** TASK DESCRIPTION **
In the records below, find the line containing "common name: blue wildebeest". Restate it and all the lines after it exactly, and omit the rest.
Top of AVAILABLE DATA
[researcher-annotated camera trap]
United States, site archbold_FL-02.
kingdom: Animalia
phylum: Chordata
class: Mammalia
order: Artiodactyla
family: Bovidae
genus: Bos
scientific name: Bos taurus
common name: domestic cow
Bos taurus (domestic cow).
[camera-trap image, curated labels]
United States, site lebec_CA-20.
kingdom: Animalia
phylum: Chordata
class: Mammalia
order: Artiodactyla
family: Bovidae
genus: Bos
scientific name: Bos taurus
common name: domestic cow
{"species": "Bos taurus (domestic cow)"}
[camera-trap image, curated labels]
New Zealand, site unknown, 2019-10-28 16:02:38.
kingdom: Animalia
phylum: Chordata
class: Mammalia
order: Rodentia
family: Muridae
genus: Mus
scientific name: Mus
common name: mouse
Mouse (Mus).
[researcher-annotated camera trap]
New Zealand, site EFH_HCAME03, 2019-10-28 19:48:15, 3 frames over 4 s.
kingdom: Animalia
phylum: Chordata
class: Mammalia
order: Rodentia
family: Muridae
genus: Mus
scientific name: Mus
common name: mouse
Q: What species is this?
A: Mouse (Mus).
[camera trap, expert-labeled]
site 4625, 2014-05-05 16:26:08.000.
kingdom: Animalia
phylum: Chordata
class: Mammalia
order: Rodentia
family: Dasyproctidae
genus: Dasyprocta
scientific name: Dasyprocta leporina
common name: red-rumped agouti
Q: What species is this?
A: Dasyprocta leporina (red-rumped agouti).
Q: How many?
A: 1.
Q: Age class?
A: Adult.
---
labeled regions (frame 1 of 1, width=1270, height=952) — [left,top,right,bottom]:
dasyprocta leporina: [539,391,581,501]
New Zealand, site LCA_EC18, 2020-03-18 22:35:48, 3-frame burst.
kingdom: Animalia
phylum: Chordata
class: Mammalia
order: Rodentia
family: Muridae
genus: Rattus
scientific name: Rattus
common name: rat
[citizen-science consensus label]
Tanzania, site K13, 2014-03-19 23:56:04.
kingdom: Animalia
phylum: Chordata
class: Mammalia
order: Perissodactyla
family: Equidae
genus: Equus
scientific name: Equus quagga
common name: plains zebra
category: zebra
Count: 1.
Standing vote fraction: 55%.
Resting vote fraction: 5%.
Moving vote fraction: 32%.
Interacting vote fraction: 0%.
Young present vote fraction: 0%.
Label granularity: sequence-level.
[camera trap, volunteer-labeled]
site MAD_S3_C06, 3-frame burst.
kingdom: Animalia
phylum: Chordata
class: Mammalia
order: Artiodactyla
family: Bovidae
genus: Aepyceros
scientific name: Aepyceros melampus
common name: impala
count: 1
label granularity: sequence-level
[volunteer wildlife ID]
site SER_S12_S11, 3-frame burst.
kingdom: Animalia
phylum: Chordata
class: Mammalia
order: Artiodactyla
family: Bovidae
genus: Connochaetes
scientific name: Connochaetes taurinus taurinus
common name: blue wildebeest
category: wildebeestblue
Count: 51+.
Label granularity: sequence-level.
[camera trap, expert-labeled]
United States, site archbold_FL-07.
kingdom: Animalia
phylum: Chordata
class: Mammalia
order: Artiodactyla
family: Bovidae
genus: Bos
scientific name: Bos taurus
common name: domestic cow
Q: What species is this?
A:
Bottom of AVAILABLE DATA
** ANSWER SPACE **
common name: blue wildebeest
category: wildebeestblue
Count: 51+.
Label granularity: sequence-level.
[camera trap, expert-labeled]
United States, site archbold_FL-07.
kingdom: Animalia
phylum: Chordata
class: Mammalia
order: Artiodactyla
family: Bovidae
genus: Bos
scientific name: Bos taurus
common name: domestic cow
Q: What species is this?
A:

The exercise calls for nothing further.